#### Given exercise
Copy out the records again word for word, starting at the line that contains "Is [341,176] farther" and continuing through the end of the records. Leave out any pictures.

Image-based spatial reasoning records
──────
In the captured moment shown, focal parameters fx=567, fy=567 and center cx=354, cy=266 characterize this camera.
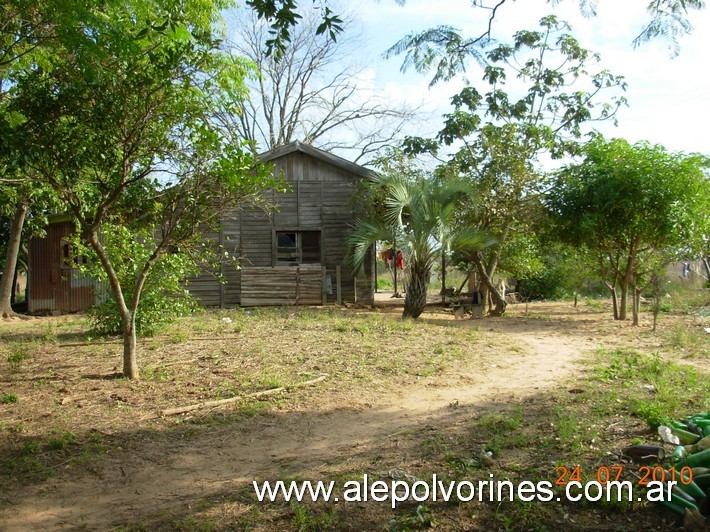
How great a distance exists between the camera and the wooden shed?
16.9 meters

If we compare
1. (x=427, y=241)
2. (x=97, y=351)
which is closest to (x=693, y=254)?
(x=427, y=241)

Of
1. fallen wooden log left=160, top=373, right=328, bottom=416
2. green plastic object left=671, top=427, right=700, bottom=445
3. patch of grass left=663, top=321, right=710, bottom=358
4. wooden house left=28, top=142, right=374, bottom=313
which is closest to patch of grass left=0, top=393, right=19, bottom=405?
fallen wooden log left=160, top=373, right=328, bottom=416

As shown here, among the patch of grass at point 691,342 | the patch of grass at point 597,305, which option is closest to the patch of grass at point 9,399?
the patch of grass at point 691,342

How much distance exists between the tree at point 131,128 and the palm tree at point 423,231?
7.13 meters

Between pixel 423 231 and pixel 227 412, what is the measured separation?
8124 mm

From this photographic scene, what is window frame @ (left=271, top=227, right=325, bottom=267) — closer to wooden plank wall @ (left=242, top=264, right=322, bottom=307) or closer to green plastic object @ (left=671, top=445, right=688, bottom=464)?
wooden plank wall @ (left=242, top=264, right=322, bottom=307)

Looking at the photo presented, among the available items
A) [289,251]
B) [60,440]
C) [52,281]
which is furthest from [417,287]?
[52,281]

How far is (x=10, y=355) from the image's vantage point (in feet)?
26.8

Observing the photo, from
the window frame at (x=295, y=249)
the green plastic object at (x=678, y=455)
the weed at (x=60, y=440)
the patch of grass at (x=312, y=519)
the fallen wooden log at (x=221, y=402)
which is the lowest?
the patch of grass at (x=312, y=519)

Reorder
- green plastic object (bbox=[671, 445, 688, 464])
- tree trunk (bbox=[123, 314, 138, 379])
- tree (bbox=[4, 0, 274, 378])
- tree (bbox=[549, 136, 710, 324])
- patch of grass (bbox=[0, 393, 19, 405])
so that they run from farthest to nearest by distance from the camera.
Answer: tree (bbox=[549, 136, 710, 324]) < tree trunk (bbox=[123, 314, 138, 379]) < patch of grass (bbox=[0, 393, 19, 405]) < tree (bbox=[4, 0, 274, 378]) < green plastic object (bbox=[671, 445, 688, 464])

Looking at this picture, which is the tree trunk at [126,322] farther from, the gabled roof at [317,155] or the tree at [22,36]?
the gabled roof at [317,155]

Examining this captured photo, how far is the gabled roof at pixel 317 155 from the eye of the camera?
16.6m

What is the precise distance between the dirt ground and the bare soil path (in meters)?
0.01

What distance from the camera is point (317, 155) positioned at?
1695 centimetres
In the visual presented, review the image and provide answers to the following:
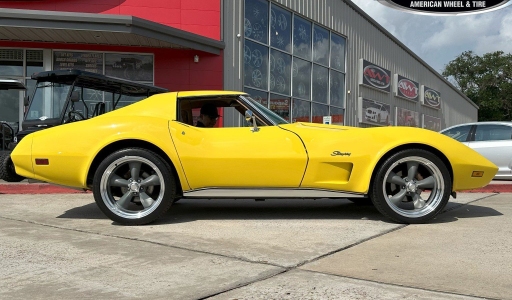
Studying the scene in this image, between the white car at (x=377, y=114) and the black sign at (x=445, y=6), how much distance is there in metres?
8.47

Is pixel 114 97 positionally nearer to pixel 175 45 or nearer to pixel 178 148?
pixel 175 45

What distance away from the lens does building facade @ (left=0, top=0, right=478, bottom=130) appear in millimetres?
12227

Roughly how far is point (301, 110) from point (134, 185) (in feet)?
46.1

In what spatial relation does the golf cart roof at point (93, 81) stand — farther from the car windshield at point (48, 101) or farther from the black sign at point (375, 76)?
the black sign at point (375, 76)

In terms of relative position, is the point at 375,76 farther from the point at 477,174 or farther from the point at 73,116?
the point at 477,174

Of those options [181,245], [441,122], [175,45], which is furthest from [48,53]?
[441,122]

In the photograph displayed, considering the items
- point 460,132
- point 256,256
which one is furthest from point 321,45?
point 256,256

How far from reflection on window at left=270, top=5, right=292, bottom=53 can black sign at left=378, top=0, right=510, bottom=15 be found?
3.81 m

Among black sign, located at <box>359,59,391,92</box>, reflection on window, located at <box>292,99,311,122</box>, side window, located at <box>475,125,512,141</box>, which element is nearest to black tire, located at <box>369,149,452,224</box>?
side window, located at <box>475,125,512,141</box>

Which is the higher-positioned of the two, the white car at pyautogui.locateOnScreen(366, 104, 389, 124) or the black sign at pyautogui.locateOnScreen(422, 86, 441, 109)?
the black sign at pyautogui.locateOnScreen(422, 86, 441, 109)

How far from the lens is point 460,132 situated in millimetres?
10156

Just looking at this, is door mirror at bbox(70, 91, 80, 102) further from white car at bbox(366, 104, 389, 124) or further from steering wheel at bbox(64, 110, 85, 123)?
white car at bbox(366, 104, 389, 124)

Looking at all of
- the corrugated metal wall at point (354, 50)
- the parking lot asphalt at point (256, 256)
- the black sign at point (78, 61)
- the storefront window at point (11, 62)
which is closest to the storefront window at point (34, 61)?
the storefront window at point (11, 62)

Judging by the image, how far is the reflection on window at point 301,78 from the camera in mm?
17875
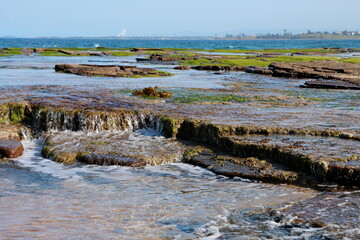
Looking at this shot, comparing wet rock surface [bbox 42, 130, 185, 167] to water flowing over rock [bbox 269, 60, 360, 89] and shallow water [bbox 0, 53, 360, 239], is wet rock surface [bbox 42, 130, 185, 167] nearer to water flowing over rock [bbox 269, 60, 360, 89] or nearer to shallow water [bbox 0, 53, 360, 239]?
shallow water [bbox 0, 53, 360, 239]

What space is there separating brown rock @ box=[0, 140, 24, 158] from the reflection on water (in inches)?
26.5

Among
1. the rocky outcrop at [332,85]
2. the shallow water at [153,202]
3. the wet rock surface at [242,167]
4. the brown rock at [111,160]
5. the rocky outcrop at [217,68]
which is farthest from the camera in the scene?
the rocky outcrop at [217,68]

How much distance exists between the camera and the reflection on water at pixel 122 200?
28.4ft

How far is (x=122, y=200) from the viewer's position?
10.5m

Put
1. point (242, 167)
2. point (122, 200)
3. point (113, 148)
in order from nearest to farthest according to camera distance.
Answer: point (122, 200), point (242, 167), point (113, 148)

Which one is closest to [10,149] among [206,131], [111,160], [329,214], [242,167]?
[111,160]

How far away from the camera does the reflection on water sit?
28.4 feet

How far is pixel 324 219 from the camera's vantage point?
9.06 metres

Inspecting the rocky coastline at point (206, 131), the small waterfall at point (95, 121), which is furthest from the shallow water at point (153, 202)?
the small waterfall at point (95, 121)

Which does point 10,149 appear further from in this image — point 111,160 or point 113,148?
point 111,160

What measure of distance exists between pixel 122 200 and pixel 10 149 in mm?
5690

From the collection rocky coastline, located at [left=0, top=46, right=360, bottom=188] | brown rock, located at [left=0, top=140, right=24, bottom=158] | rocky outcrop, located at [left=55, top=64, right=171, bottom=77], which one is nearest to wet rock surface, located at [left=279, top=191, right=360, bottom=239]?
rocky coastline, located at [left=0, top=46, right=360, bottom=188]

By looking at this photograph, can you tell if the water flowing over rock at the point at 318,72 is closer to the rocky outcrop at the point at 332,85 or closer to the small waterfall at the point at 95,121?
the rocky outcrop at the point at 332,85

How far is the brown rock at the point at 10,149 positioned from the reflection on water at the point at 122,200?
0.67 metres
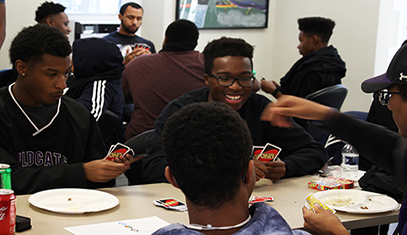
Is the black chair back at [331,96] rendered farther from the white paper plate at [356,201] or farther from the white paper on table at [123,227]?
the white paper on table at [123,227]

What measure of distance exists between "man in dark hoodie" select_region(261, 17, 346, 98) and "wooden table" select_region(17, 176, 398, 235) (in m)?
2.32

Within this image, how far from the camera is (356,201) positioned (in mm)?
1987

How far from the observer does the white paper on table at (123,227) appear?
151cm

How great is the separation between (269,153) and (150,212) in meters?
0.73

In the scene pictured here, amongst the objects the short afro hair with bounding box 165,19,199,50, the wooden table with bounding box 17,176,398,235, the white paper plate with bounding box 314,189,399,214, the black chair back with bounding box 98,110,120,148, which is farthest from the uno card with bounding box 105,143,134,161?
the short afro hair with bounding box 165,19,199,50

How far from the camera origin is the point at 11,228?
142 cm

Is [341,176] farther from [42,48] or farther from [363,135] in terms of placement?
[42,48]

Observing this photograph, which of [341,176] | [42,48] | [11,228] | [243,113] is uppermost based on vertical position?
[42,48]

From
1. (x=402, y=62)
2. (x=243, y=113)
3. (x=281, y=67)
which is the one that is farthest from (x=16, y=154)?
(x=281, y=67)

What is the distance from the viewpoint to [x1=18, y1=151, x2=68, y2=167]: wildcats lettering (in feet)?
6.98

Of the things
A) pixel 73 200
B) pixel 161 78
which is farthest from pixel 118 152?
pixel 161 78

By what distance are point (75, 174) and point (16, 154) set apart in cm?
31

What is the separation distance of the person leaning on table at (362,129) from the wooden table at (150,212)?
0.55ft

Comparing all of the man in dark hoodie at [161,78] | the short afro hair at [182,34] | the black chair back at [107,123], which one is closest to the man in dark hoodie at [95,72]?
the black chair back at [107,123]
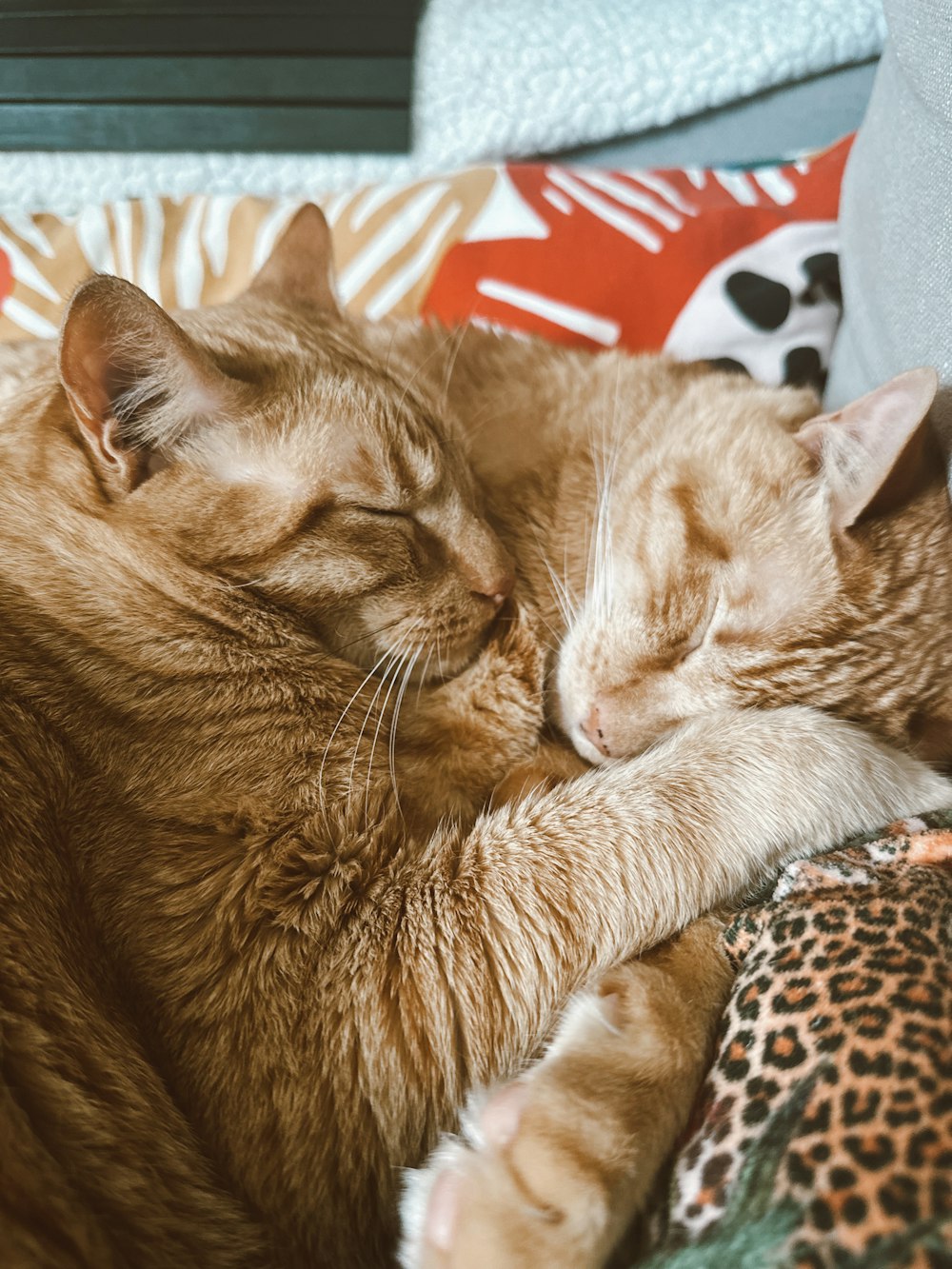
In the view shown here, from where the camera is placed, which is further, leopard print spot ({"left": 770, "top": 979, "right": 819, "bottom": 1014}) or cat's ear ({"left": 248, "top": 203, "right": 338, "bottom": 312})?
──────
#### Problem solution
Is [341,176] farther from [42,48] or farther from [363,135] in terms of placement?
[42,48]

Observing this photograph, which of [341,176] | [42,48] | [11,228] | [243,113] is uppermost based on vertical position?
[42,48]

From
1. (x=402, y=62)
2. (x=243, y=113)
3. (x=281, y=67)
which is the one that is farthest from (x=16, y=154)?
(x=281, y=67)

What is the distance from the viewpoint to [x1=18, y1=151, x2=68, y2=167]: wildcats lettering (in feet)?
6.98

Of the things
A) pixel 73 200
B) pixel 161 78
which is farthest from pixel 118 152?
pixel 161 78

By what distance are point (75, 174) and point (16, 154) set apart in cm?
31

What is the separation distance of the person leaning on table at (362,129) from the wooden table at (150,212)?
0.55ft

Comparing all of the man in dark hoodie at [161,78] | the short afro hair at [182,34] | the black chair back at [107,123], which one is closest to the man in dark hoodie at [95,72]?
the black chair back at [107,123]
In the view shown here, from where the camera is placed, which is further, leopard print spot ({"left": 770, "top": 979, "right": 819, "bottom": 1014}) or cat's ear ({"left": 248, "top": 203, "right": 338, "bottom": 312})?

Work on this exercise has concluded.